Kedua pemuda itu terus saling bertukar senyuman tenang, meski canggung. Melihat mereka, aku mengangkat tangan ke dadaku dengan lega.
“Mengenai vampir, mereka adalah ras lain di antara manusia dan monster. Aneh sekali mendengar bagaimana kondisi ini bisa diturunkan dari orang tua ke anak…,” gumam Halphys sambil mengamati Lainie.
Lainie sendiri bergoyang tidak nyaman untuk sesaat, membuat Ilia mengambil tangannya untuk menenangkannya.
“Aku mengerti dari penjelasanmu bagaimana vampir dilahirkan…tapi bagaimana dengan Lycants?” Halphys bertanya.
“Cerita mengatakan bahwa kita diberikan kemampuan oleh nenek moyang kita yang terhormat, dan menjadi seperti sekarang ini,” jawab Acryl dengan tenang.

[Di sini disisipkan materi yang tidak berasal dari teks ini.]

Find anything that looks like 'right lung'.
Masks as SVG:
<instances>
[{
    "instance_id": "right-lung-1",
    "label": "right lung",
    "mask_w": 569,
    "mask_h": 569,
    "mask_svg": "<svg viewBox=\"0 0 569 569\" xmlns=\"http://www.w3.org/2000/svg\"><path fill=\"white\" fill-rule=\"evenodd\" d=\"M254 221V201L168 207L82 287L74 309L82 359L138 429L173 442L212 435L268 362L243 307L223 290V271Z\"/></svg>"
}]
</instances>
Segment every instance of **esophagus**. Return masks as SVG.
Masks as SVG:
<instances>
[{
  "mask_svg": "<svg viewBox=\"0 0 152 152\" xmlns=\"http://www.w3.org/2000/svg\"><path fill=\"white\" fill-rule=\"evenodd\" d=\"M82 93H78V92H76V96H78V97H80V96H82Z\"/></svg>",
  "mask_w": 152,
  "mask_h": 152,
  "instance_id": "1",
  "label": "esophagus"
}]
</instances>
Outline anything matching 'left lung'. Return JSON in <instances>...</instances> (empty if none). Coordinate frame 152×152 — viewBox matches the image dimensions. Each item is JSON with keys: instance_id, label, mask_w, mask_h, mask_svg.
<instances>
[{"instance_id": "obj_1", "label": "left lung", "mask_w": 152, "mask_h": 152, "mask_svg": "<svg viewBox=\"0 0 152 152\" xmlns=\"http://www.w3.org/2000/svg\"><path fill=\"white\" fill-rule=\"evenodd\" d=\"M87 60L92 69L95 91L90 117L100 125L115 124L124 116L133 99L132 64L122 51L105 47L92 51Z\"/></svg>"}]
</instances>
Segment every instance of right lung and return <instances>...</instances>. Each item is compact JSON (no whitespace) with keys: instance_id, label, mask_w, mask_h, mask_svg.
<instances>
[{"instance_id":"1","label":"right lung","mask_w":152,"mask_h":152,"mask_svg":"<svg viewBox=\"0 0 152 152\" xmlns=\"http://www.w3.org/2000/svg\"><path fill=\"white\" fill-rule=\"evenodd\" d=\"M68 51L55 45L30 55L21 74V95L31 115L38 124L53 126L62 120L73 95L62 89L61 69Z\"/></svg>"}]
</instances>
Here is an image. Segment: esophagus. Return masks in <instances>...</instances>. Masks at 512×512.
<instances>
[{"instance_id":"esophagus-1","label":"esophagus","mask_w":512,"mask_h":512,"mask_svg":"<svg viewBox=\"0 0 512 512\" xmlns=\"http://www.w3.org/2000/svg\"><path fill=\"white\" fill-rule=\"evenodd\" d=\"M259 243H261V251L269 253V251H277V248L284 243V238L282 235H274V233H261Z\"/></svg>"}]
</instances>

…Mengapa aku mendapat kesan bahwa dia mengambil sikap tertentu ketika berurusan denganku?
“Jadi salah satu nenek moyangmu adalah monster? Makhluk mirip serigala, maksudmu?”
“Iya, orang saya bilang nenek moyang kita adalah serigala. Ada juga yang lain selain Lycants. Mereka semua menerima kekuatan mereka sendiri dari nenek moyang mereka dan tinggal di wilayah mereka sendiri.”
“Klan lain selain Lycant… Itu memang sangat menarik.”
Kisah Acryl sepertinya membangkitkan rasa penasaran Halphys. Dan milikku juga, tapi hal pertama yang pertama…
“Saya memahami situasi Acryl, tapi apa yang dia lakukan di sini?” Saya bertanya.
Mendengar pertanyaan ini, Allie ragu-ragu.
“…Acryl melarikan diri melintasi pegunungan timur sebelum mencapai mansion ini.”
Maka, dengan suaranya yang rendah dan tenang, dia mulai menjelaskan bagaimana mereka berdua pertama kali bertemu.